Pumpkin power

If you’re like most Americans who enjoy pumpkin only a couple of times a year in the form of a Thanksgiving pie or carving a jack-o’-lantern, you are missing out on a nutritional and culinary treat. Pumpkins are considered more of a staple crop than holiday novelty in some areas of Latin America and the Caribbean, where the flesh is commonly used in soups, stews, or sliced and roasted. The seeds also are delicious and provide many valuable nutrients.

Pumpkins belong to the Cucurbita genus, the vegetable family that includes all varieties of squash and gourds, which is native to the Americas.
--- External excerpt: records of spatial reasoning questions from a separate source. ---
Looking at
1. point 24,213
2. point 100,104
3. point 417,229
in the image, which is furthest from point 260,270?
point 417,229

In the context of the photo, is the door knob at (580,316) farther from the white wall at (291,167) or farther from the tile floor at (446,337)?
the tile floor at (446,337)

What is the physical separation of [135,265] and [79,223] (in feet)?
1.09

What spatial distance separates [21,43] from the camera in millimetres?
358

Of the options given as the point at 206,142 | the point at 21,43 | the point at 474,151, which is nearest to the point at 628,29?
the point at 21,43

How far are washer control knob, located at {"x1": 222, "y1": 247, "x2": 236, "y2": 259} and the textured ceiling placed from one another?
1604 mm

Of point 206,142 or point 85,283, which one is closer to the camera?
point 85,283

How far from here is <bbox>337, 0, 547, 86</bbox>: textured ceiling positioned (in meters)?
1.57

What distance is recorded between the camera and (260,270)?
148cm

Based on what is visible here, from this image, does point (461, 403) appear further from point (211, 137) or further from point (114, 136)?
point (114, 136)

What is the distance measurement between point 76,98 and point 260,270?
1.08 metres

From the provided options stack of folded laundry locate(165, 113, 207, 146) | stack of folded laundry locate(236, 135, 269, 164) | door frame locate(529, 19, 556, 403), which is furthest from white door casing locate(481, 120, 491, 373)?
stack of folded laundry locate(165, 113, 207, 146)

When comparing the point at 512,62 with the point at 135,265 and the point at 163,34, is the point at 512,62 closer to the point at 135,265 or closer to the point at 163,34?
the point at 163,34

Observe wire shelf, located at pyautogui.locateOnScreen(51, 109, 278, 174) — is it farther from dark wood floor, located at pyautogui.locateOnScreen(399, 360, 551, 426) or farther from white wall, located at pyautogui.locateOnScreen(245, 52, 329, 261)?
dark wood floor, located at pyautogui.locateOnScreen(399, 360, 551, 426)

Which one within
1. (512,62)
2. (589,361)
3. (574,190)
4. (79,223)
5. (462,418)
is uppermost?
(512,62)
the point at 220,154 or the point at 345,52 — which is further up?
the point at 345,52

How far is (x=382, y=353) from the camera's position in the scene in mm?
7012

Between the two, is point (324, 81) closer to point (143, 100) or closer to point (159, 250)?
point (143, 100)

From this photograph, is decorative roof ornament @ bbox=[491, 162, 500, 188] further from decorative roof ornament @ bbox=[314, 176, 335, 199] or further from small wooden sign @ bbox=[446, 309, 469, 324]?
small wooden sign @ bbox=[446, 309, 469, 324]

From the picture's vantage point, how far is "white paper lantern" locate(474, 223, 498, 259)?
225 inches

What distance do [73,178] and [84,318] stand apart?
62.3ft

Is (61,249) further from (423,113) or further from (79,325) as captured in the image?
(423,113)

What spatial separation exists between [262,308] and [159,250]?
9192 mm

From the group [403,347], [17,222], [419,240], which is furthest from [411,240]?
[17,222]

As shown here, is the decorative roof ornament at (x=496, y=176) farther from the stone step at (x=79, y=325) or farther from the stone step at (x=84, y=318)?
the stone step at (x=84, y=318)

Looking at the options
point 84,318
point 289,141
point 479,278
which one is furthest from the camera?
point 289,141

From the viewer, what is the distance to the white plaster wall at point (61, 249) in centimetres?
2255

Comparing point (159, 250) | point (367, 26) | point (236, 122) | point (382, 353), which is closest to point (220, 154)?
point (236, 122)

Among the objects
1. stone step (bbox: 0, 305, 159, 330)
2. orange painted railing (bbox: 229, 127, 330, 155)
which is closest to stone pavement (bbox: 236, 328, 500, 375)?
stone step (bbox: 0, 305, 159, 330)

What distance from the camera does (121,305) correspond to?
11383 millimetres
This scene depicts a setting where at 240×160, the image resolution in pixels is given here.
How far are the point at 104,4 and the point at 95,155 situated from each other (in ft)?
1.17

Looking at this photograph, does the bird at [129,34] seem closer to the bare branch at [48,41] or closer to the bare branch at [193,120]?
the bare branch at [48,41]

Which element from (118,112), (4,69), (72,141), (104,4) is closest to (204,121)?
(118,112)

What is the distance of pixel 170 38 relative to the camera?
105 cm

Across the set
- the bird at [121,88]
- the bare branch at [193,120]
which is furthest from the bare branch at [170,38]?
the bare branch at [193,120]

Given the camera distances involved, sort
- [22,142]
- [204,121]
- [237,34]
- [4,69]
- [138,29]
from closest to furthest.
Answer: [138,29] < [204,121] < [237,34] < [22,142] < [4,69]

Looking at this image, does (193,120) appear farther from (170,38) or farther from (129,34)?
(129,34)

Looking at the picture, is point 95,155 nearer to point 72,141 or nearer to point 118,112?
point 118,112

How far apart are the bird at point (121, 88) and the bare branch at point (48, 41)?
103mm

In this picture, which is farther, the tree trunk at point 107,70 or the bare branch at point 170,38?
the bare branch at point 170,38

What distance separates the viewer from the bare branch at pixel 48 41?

They prefer well-drained, sandy loams with pH range 6.5-7.5. Pumpkins are susceptible to the same diseases as squash and do not tolerate heavy, soggy soils.

According to Tufts University, 80 percent of the U.S. pumpkin supply is available in October. Commercial growers plant pumpkins in June or July for a fall harvest to meet demand for the holidays. For an earlier harvest, seeds can be sown as soon as the soil temperatures reach the 60s — usually late April/early May in our area. Most varieties require 75-100 days before harvesting.

You have probably noticed that the large decorative pumpkin varieties, such as Jack-o’-lantern or Big Max, have stringy flesh that is not too appetizing. Although edible, decorative pumpkins will not offer the best flavor or texture. If you are choosing pumpkins for the table instead of the porch steps, choose a suitable variety like Small Sugar or Lady Godiva, which provides seeds without the tough outer hull. Eating pumpkins tend to be smaller — about the size of a cantaloupe, weighing 2 to 5 pounds — and may be labeled as “sugar” or “pie” pumpkins. Pick pumpkins that are firm and heavy for their size, with a deep orange color. A healthy, undamaged pumpkin will store well up to two months in a cool, dry location.

The bright orange color of pumpkin flesh indicates that it is a rich source of the powerful antioxidant, beta-carotene. Beta-carotene is one of the plant carotenoids converted to vitamin A in the body, which performs many important functions in vision and overall health. Pumpkin is a good source of potassium and fiber (both often lacking in Americans’ diets), while providing vitamin C and several minerals.

The seeds are often dried and/or roasted and enjoyed as a snack food. Pumpkin seeds add a great crunch to salads and may be sprinkled on rice dishes or sautéed vegetables. Ground pumpkin seeds can be added to salad dressings, casseroles or baked goods.

You can cut the pumpkin into smaller cubes for faster cooking, roasting along with onions and other vegetables or incorporating into chilis and stews. Puréed in a blender or food processor, pumpkin becomes a base for soup, waffles, pancakes, quick breads or muffins.